Leila de Carvalho e Gonçalves 26/10/2017
Último Romance
Eis o último romance de Machado de Assis. Publicado em 1908, mesmo ano em que ele faleceu, é ao mesmo tempo o mais triste e o menos pessimista dentre todos.
Após enviuvar, quatro anos antes, o escritor manteve a mesma ironia e o gosto pelas digressões, nas amenizou seu ceticismo em prol de um tom mais nostálgico. "Memorial de Aires" revela essa mudança, inclusive, exibe aspectos autobiográficos.
Sua história retrata a vida em família da elite carioca no final do século XIX. Curiosamente, as personagens primam pela afabilidade até mesmo uma certa ingenuidade, muito diferentes da complexa dimensão psicológica do restante de sua obra. Portanto, o livro além de ser seu testamento literário e humano, também revela uma perspectiva mais romantizada da vida.
O protagonista e narrador é o Comendador Marcondes de Aires que fez sua estreia em "Esaú e Jacó". Trata-se de um diplomata recém-aposentado que decide regressar ao Brasil em 1888, pouco antes da Abolição. Inaugurando essa nova etapa, ele decide escrever um diário, trazendo à luz suas relações com as pessoas mais próximas. Desse seleto grupo destacam-se sua irmã Rita e um casal sem filhos, Dona Carmo e Seu Aguiar. Vivendo juntos há mais vinte anos, eles transferiram seu afeto para dois protegidos: Tristão, um médico que está morando em Lisboa, e Fidélia, uma jovem viúva por quem o comendador sente-se atraído, contudo, falta-lhe coragem para revelar seu sentimento.
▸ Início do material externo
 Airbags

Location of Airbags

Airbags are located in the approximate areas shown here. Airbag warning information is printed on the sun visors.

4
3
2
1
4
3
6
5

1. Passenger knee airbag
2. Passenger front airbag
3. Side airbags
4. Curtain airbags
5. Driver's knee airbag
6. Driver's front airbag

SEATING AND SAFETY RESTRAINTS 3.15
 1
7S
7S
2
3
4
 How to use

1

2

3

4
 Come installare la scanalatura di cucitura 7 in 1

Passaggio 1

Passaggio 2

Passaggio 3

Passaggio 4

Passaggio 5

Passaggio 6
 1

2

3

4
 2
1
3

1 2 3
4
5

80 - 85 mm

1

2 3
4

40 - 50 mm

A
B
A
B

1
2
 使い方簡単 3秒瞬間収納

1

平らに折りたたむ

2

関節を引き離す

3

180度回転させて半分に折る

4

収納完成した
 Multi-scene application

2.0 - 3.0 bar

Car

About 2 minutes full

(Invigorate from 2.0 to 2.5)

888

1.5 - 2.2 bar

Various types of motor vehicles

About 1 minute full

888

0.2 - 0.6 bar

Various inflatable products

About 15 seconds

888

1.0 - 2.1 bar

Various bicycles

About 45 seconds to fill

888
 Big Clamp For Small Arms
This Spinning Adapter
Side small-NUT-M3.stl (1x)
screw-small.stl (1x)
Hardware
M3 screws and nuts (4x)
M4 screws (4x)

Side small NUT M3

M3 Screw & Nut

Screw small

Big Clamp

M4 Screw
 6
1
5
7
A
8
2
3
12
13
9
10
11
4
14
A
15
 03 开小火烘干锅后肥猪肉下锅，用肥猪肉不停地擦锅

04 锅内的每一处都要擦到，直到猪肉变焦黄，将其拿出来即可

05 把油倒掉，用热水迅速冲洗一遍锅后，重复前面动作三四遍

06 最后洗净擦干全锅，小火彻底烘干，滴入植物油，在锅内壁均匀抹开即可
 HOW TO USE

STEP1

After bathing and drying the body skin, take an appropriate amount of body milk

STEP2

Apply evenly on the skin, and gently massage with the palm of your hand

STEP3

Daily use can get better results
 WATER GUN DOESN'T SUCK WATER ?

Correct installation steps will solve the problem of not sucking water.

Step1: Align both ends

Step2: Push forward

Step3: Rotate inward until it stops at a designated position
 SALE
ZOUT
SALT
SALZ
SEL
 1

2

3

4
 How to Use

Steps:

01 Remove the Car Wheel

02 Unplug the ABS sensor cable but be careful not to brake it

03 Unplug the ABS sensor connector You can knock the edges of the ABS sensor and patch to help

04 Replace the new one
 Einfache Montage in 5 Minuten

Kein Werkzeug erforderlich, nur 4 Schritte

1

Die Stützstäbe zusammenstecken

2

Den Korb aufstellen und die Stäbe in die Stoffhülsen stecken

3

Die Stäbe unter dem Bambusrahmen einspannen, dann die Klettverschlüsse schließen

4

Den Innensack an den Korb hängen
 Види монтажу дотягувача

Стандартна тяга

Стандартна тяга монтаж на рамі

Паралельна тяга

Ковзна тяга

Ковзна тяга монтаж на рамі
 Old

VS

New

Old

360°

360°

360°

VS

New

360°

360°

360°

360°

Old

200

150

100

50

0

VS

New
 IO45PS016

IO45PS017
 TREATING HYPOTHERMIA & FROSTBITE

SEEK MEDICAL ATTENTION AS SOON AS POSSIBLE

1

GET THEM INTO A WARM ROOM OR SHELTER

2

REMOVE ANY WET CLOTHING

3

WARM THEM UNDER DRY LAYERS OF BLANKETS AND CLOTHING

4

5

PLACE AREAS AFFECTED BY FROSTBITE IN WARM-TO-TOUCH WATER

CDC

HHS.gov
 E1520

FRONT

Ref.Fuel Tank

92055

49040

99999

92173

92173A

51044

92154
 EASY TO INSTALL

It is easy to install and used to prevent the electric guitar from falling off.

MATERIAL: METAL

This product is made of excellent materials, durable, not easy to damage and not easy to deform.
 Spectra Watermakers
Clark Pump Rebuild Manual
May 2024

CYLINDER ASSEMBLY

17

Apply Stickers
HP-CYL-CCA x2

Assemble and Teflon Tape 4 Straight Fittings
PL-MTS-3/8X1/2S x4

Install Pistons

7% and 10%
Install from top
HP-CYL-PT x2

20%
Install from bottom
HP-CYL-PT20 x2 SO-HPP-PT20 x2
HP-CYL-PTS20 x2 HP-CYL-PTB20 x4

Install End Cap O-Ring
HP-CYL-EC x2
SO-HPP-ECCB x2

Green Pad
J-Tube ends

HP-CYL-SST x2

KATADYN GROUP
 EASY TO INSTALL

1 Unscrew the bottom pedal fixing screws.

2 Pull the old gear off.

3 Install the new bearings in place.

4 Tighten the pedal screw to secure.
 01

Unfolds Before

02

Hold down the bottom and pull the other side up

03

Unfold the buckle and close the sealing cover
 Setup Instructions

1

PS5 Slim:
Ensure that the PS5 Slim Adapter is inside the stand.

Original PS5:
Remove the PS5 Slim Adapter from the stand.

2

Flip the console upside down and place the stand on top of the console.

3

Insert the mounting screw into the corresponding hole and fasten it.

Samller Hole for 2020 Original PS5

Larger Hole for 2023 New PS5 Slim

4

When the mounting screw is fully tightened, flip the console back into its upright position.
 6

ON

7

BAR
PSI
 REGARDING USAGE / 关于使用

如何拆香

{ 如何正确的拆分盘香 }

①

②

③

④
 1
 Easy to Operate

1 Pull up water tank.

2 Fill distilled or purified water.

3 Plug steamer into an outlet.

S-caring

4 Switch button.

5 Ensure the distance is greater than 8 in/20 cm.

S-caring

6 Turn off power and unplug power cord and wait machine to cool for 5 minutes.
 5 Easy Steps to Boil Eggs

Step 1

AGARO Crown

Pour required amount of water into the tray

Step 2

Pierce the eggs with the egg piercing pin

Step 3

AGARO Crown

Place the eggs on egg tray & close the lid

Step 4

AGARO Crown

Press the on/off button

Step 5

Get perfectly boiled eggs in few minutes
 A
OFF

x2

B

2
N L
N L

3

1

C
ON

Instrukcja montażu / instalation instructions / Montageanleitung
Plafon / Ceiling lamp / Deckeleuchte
Polido e de caráter rígido, ele assume a postura de um simples observador que procura adivinhar o íntimo das pessoas através de suposições ou informações alheias. O professor e historiador Alfredo de Bosi define sua personalidade em poucas palavras: "ouve mais do que fala e concilia o quanto pode.? Curiosamente, o leitor mais atento perceberá a identificação da personagem com o autor, por sinal, seus nomes apresentam as mesmas iniciais (M. de A.). Em síntese, Machado transfigura-se no Conselheiro Aires, a fim de revelar suas reflexões sobre o enfado e a falta de ideais na velhice.
Outra curiosidade é a identificação entre o casal Aguiar e o casal Assis, compactuando a mesma solidão, sobriedade e tristeza no final da vida. Aliás, Carmo, Rita e Fidélia, as três personagens femininas do livro, nada mais são do que a projeção de Carolina, mulher do escritor, no papel de "mãe", "irmã" e "esposa".
Apontando para a feliz união de Tristão e Fidélia, a jovem foi casada por pouco tempo com um inimigo político de seu pai, remetendo a um dos principais temas do livro, frequentemente explorado pelo autor: a fidelidade da mulher ao marido, não importa se ela é casada ou viúva.
Como sugestão de leitura, indico o trabalho de Pedro Meira Monteiro sobre a influência da ópera "Fidélio", de Beethoven, na narrativa. Diogo Pacheco de Veloso também possui uma pertinente trabalho, "Memorial de Aires e as dilacerações da escrita e do eu", voltado para a forma como a narrativa foi escrita. Porém, não deixe de ler "Machado", de Silviano Santiago, e "Memorial do Fim", de Haroldo Maranhão, cujas considerações comprovam a importância do romance na obra machadiana.